EXERCISE REQUIREMENTS :: Restrict the output to the lines below starting at the one that contains "Vilaür - Rectoria. Detall finestra" and ending at the one that contains "Hier gebe ich", and restate them word for word, both ends included.

AVAILABLE RECORDS ::
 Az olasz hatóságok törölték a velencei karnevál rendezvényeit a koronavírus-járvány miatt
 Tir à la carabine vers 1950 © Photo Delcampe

---

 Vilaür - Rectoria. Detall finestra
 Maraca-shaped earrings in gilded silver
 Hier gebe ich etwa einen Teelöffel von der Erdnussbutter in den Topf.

ANSWER BELOW ::
 Vilaür - Rectoria. Detall finestra
 Maraca-shaped earrings in gilded silver
 Hier gebe ich etwa einen Teelöffel von der Erdnussbutter in den Topf.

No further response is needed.